16 U moet de Here, uw God, niet op de proef stellen, zoals u deed toen u zich tegen Hem beklaagde bij Massa. 17 U moet al zijn geboden met woord en daad gehoorzamen. 18 Alleen dan zult u doen wat rechtvaardig en goed is in de ogen van de Here. Als u Hem gehoorzaamt, zal het u goed gaan en zult u het land kunnen binnentrekken en in bezit nemen dat de Here uw voorouders beloofde. 19 Ook zult u in staat zijn uw vijanden die in uw land leven te verdrijven, want de Here heeft dat al bepaald.

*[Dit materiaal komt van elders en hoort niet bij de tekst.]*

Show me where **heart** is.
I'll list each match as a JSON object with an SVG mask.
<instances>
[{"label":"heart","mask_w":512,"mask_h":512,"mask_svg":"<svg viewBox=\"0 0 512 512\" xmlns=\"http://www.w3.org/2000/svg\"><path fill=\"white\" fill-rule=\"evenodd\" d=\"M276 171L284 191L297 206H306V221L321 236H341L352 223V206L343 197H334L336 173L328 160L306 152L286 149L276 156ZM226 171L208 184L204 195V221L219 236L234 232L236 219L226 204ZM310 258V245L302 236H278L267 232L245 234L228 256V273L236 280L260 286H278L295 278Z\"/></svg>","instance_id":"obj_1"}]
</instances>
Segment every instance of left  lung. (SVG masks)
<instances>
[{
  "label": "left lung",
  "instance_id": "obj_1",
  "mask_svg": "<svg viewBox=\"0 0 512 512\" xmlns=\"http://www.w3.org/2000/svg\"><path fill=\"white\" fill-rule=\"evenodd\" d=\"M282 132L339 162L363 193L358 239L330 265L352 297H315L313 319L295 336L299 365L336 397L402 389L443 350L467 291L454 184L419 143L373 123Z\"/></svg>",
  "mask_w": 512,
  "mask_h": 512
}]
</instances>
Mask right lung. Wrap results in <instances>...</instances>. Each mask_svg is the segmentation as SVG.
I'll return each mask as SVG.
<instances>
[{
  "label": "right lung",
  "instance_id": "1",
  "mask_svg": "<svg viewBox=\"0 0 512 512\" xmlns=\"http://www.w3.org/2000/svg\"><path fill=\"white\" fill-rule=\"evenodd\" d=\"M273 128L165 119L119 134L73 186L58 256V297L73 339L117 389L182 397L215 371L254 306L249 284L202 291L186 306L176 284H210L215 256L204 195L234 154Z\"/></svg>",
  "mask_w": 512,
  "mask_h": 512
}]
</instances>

20 Als uw zoon later aan u vraagt: “Wat is het nut van de wetten die de Here, onze God, ons heeft gegeven?”, 21 moet u hem antwoorden: “In Egypte waren wij slaven van de farao en de Here voerde ons met grote kracht 22 en machtige wonderen uit Egypte, wonderen die onheil brachten over Egypte, de farao en zijn hele volk. Wij hebben dat met onze eigen ogen gezien. 23 Hij leidde ons uit Egypte om ons het land te geven dat Hij onze voorouders had beloofd. 24 Hij heeft ons bevolen al deze wetten te gehoorzamen en Hem hoog in ere te houden, zodat Hij ons kan laten leven zoals Hij tot nu toe heeft gedaan. 25 Zolang wij alle wetten van de Here onze God gehoorzamen, zullen wij rechtvaardig tegenover God zijn, omdat wij doen wat Hij ons heeft geboden.” ’

Belofte van overwinning

‘Wanneer de Here u het beloofde land laat binnentrekken, wat Hij binnenkort zal doen, zal Hij de volgende zeven volken, allen groter en machtiger dan u, verdrijven: de Hethieten, de Girgasieten, de Amorieten, de Kanaänieten, de Perizzieten, de Chiwwieten en de Jebusieten. Als de Here, uw God, u de overwinning op hen schenkt, moet u hen doden. Sluit geen vredesverdrag en spaar hen niet. Sluit onderling geen huwelijken met hen, laat uw zonen en dochters niet met hun zonen en dochters trouwen. Dat zou er zeker toe leiden dat uw zonen en dochters hun afgoden gaan aanbidden. En dat zou de toorn van de Here opwekken en Hij zou u zeker allemaal vernietigen. De heidense altaren moet u afbreken, de gewijde stenen kapot slaan, de gewijde palen omhakken en de afgodsbeelden verbranden. Want u bent een heilig volk, gewijd aan de Here, uw God. Hij heeft u uit alle volken op aarde uitgekozen om zijn kostbaarste bezit te zijn.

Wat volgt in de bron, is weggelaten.